By contrast, Wounded Man is staring morosely out of his kitchen window. The view is curtailed by the rotting pile of half-eaten kebabs in his front garden. It's not a pleasant sight, and even the hungriest of rats would think twice before having an exploratory nibble. Their diet - shit, mostly - precludes eating something with as little nutritional value as a kebab. Wounded Man, aware it's time for action, orders up a rubbish skip.

But there's a protocol attached to this simple act about which he is wholly ignorant. The hiring of a skip is, in fact, a tacit invitation for his neighbours to indulge in what has become a traditional, two-part ritual. Step one: wait until the attention of the skip-hirer is momentarily distracted. In the few seconds it takes to tie a shoe-lace, or redistribute the contents of a pair of overcrowded Y-fronts, there is just enough time for doors to open and for neighbours, laden down with unwanted possessions, to tip-toe purposefully towards Wounded Man's little house. When he looks again Wounded Man does a deadpan double-take of the kind that a white-faced Buster Keaton all but patented. The last door is closing, noiselessly, and the skip - his skip - is filled to overflowing with other peoples' detritus.

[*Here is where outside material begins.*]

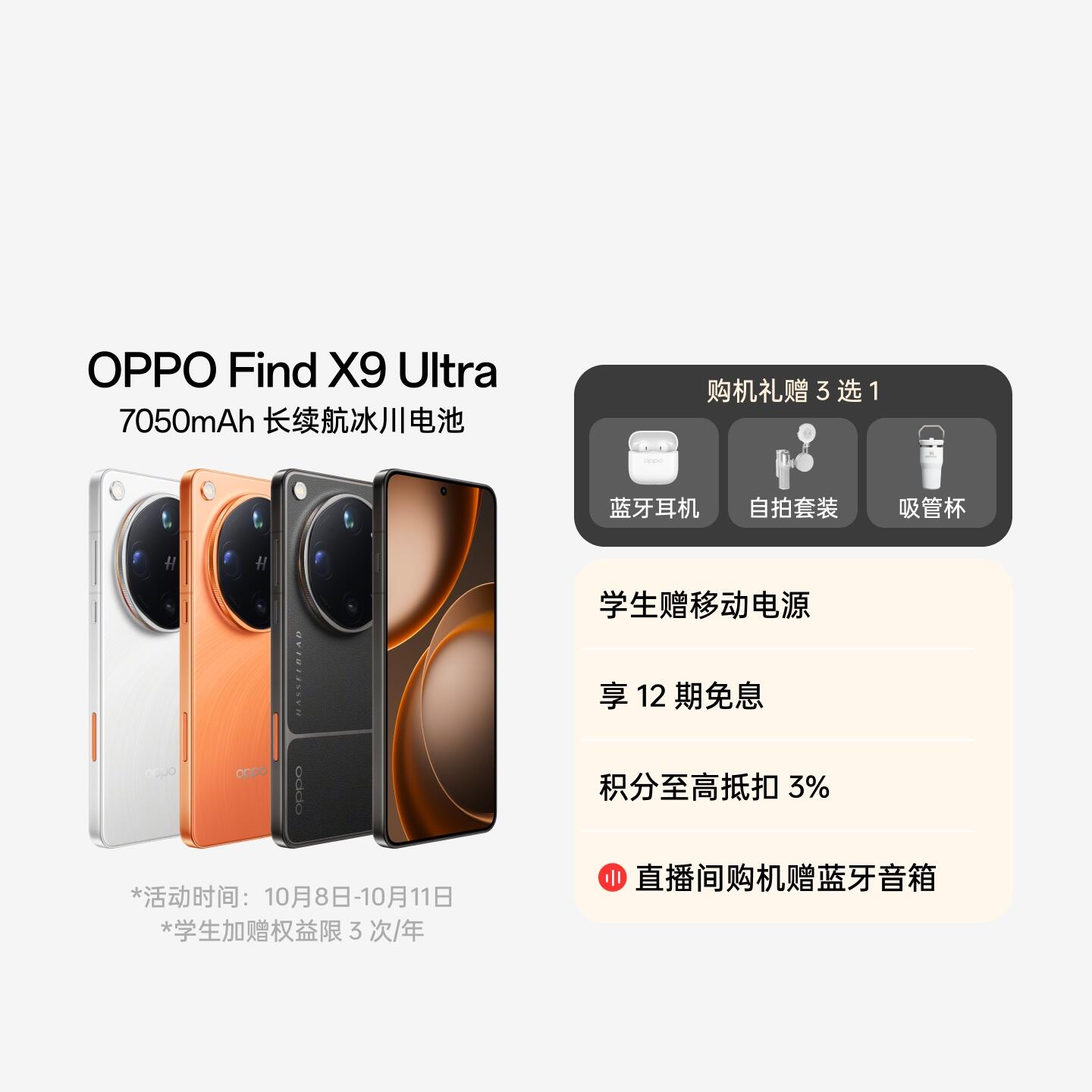 OPPO Find X9 Ultra 大地苔原 12GB+256GB 官方标配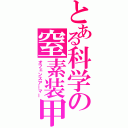 とある科学の窒素装甲（オフェンスアーマー）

Stage two of the ritual is conducted at a more leisurely pace. Over the next couple of days, Wounded Man's neighbours give the contents of the skip a cursory examination as they walk past, followed, under cover of darkness, by furtive forays to liberate perfectly servicable stuff that others have so thoughtlessly thrown away. There's wood to burn. And a chair: a perfectly fine chair that only needs a bit of work to be as good as new. And that old radio: it probably only needs fresh batteries...

And so it continues. By day three the skip will be almost empty once again, allowing Wounded Man to load it with the maloderous contents of his front garden. It's been a novel experience; next time he hires a skip he'll know what to expect.

This quaint suburban ritual doesn't have much to do with rubbish disposal; it's actually a sophisticated recycling system proving that one man's rubbish is, indeed, another man's treasure.